EXERCISE BRIEF —
Return every line of the entries below that contains the string "viewBox".

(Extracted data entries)
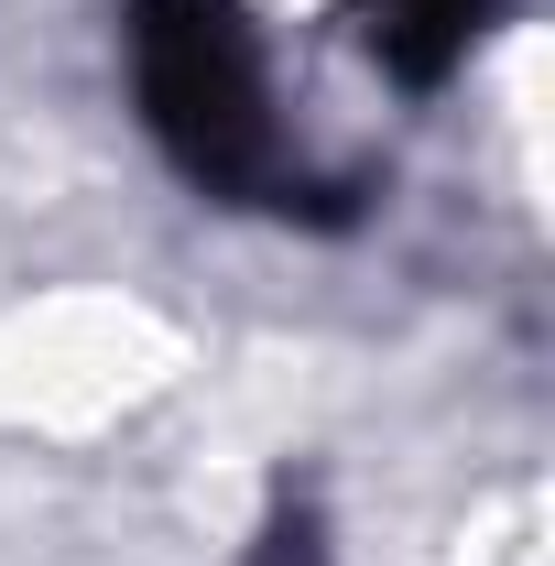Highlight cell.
I'll return each mask as SVG.
<instances>
[{"mask_svg": "<svg viewBox=\"0 0 555 566\" xmlns=\"http://www.w3.org/2000/svg\"><path fill=\"white\" fill-rule=\"evenodd\" d=\"M501 0H132V98L240 218L359 229Z\"/></svg>", "mask_w": 555, "mask_h": 566, "instance_id": "cell-1", "label": "cell"}, {"mask_svg": "<svg viewBox=\"0 0 555 566\" xmlns=\"http://www.w3.org/2000/svg\"><path fill=\"white\" fill-rule=\"evenodd\" d=\"M262 566H316V534H305V523H283L273 545H262Z\"/></svg>", "mask_w": 555, "mask_h": 566, "instance_id": "cell-2", "label": "cell"}]
</instances>
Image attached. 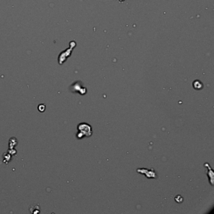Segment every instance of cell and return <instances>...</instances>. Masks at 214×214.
I'll return each mask as SVG.
<instances>
[{"mask_svg":"<svg viewBox=\"0 0 214 214\" xmlns=\"http://www.w3.org/2000/svg\"><path fill=\"white\" fill-rule=\"evenodd\" d=\"M45 109H46V107L44 104L40 105L38 106V110L40 111V112H43V111L45 110Z\"/></svg>","mask_w":214,"mask_h":214,"instance_id":"cell-1","label":"cell"}]
</instances>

COMPLETED TASK —
[{"mask_svg": "<svg viewBox=\"0 0 555 566\" xmlns=\"http://www.w3.org/2000/svg\"><path fill=\"white\" fill-rule=\"evenodd\" d=\"M501 0H132V98L240 218L359 229Z\"/></svg>", "mask_w": 555, "mask_h": 566, "instance_id": "cell-1", "label": "cell"}, {"mask_svg": "<svg viewBox=\"0 0 555 566\" xmlns=\"http://www.w3.org/2000/svg\"><path fill=\"white\" fill-rule=\"evenodd\" d=\"M262 566H316V534H305V523H283L273 545H262Z\"/></svg>", "mask_w": 555, "mask_h": 566, "instance_id": "cell-2", "label": "cell"}]
[{"mask_svg":"<svg viewBox=\"0 0 214 214\" xmlns=\"http://www.w3.org/2000/svg\"><path fill=\"white\" fill-rule=\"evenodd\" d=\"M45 109H46V107L44 104L40 105L38 106V110L40 111V112H43V111L45 110Z\"/></svg>","mask_w":214,"mask_h":214,"instance_id":"cell-1","label":"cell"}]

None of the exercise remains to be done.